The first evidence that CFCs damaged the Earth's ozone layer emerged in the 1970s, and thereafter continued to accumulate. The UN Environment Programme (UNEP) and the World Meteorological Organization (WMO) have been instrumental in highlighting the damage caused to the Earth's ozone layer.

Ozone has been cumulatively reduced by more than 14% between 1969/70 and 1993 over continental parts of the northern middle latitudes. During the 1992-1993 season of depletion, ultraviolet light increases of 12% in the middle latitudes were recorded. The mid-latitude season of depletion now extends into the summer months. Significant decreases in ozone concentrations in spring and summer in both hemispheres at the high-latitudes have also been detected. In 1994, the UN Environment Programme's (UNEP) Scientific Assessment Panel released the following findings: in recent years the growth rates of CFC-11, and CFC-12 and halons in the atmosphere has been slowing down, and total tropospheric chlorine increased by about 60 parts per thousand (ppt) in 1992, compared to 110 ppt in 1989. Tropospheric concentrations of bromine in halons increased by about 0.25 ppt in 1992, compared to 0.85 ppt in 1989, whilst the concentration of carbon tetrachloride is actually decreasing. Tropospheric chlorine in HCFC's increased by 5 ppt in 1989, and about 10 ppt in 1992. Decreases in ozone abundances of around 4-5% per decade at mid-latitudes in both hemispheres continue to be observed. Little or no atmospheric ozone reductions are observed in the tropics (20N-20S). Peak total chlorine/bromine loading in the troposphere is expected to occur in 1994, and the stratospheric peak will follow in 3 to 5 years. The Antarctic ozone holes of 1992 and 1993 were the biggest in area and the deepest (minimum amounts of ozone). At the end of September 1994 and during October, the Antarctic ozone hole, with less than 200 meters atmospheric centimetre, covered over 21 million kilometres. Over numerous points of this hole values of a few units below 100 Dobson units, or about 70% depletion, were measured. At the same time, large increases in UV light have been observed at ground level. The ozone layer over the Arctic has depleted.

In October 1994, Environment Canada reported that between 1989 and 1993, ozone values were reduced by 11% in winter, with a 90% increase in UV-B, and by 7.4% in summer periods, with an increase by 30% in UV-B radiation.

Exceedances of the UK Standard for ozone, of 50 ppb measured as a running 8 hour mean, were recorded at all 16 rural sites and 30 out of 34 urban and roadside sites in 1996. "High" concentrations (greater than 90 ppb) were recorded at 26 out of the 50 sites, most frequently at rural sites (on 5 days at Aston Hill and on 4 days at Sibton). No site recorded "very high" concentrations.
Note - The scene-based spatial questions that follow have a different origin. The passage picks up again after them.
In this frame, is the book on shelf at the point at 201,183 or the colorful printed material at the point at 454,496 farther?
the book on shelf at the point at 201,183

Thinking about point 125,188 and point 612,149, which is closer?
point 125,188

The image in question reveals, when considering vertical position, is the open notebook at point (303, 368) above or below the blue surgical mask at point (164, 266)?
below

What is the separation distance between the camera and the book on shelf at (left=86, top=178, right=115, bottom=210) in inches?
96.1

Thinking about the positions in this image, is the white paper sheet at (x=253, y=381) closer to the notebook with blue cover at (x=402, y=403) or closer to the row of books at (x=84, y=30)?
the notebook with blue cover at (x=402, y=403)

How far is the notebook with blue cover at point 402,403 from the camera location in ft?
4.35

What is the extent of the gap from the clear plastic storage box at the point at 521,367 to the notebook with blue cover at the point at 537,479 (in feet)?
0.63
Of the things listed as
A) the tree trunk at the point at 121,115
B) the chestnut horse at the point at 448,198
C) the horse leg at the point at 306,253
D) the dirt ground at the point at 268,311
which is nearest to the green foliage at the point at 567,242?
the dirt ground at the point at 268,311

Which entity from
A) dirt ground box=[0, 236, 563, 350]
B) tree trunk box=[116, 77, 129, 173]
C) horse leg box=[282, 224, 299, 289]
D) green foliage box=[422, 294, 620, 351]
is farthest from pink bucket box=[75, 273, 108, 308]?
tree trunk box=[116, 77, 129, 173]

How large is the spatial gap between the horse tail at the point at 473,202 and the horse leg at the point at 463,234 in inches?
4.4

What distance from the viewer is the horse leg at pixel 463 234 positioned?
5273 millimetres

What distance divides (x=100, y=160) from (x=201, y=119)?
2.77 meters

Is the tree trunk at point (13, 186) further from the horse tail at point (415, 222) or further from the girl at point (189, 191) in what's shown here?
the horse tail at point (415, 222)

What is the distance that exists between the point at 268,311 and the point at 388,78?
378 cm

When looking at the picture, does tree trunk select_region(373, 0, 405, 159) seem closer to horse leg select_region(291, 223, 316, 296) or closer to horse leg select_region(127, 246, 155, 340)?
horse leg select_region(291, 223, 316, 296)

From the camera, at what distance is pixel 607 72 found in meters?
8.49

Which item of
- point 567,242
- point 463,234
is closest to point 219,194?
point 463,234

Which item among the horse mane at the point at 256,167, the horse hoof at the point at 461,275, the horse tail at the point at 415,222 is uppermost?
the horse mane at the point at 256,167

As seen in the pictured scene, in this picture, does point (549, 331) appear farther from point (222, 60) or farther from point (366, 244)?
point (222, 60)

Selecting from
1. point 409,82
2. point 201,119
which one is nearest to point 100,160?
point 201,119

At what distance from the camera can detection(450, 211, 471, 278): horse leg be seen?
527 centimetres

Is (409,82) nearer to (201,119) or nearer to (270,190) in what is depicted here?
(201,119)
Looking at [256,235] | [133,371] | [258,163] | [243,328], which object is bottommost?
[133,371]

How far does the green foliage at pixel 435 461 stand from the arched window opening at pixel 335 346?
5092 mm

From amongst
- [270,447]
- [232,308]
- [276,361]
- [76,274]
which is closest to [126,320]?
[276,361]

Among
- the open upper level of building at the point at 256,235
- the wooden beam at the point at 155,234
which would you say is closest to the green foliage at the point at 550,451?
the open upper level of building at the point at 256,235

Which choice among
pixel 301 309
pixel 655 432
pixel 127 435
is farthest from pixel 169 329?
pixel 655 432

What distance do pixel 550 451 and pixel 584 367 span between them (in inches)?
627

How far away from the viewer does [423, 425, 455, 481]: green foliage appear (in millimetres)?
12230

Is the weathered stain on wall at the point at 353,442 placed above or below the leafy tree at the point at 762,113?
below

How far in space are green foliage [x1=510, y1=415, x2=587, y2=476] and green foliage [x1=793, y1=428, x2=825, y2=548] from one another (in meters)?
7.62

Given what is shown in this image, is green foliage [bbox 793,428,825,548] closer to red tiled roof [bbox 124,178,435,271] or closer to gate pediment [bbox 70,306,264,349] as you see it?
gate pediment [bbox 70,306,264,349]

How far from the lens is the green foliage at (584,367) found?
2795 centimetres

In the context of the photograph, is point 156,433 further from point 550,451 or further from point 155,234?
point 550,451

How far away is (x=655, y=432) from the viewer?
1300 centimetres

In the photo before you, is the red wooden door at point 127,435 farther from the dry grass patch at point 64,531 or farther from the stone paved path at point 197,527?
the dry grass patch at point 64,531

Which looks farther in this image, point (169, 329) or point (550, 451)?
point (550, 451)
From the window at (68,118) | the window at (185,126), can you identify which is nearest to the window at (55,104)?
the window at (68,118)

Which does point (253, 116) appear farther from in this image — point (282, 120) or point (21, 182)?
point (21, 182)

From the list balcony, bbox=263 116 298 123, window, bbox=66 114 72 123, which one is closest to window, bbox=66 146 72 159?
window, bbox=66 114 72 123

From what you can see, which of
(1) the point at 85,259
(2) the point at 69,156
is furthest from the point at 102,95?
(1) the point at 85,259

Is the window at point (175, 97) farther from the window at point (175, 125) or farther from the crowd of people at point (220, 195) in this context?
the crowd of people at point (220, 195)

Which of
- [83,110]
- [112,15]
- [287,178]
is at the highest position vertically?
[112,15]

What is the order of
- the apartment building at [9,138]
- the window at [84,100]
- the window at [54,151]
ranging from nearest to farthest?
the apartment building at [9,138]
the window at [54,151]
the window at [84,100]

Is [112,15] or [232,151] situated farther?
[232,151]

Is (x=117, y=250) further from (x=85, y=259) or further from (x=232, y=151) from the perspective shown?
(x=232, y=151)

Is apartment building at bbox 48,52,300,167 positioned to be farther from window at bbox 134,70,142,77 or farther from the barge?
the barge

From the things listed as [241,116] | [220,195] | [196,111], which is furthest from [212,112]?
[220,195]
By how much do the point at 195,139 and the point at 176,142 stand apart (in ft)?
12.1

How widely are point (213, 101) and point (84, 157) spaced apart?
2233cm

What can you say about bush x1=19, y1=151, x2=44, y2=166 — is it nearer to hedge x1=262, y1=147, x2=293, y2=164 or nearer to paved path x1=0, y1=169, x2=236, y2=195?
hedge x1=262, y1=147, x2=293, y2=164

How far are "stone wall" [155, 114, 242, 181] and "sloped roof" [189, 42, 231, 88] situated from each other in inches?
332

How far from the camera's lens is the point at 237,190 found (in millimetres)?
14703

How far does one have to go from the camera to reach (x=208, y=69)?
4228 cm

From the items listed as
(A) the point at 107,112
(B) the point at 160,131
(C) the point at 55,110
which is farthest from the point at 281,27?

The damage to the ozone layer caused by CFCs, halons and other ozone-depleting gases, depends on their residence time in the atmosphere and the rapidity with which they contribute to the decomposition of ozone. These two factors determine the Ozone Depletion Potential (ODP) of ozone-depleting gases. An ozone depletion pressure index can be formed by multiplying the emissions of CFCs and halons by their ODP and then summing across the gases. Since production of these substances is assumed to be correlated with emissions, and since production data is usually more readily available than emissions data, it is prudent to use production rather than emissions data in the index. The weights deriving from the ODP have scientific backing, and therefore overcome the subjectivity inherent in the weights found in many types of environmental indices.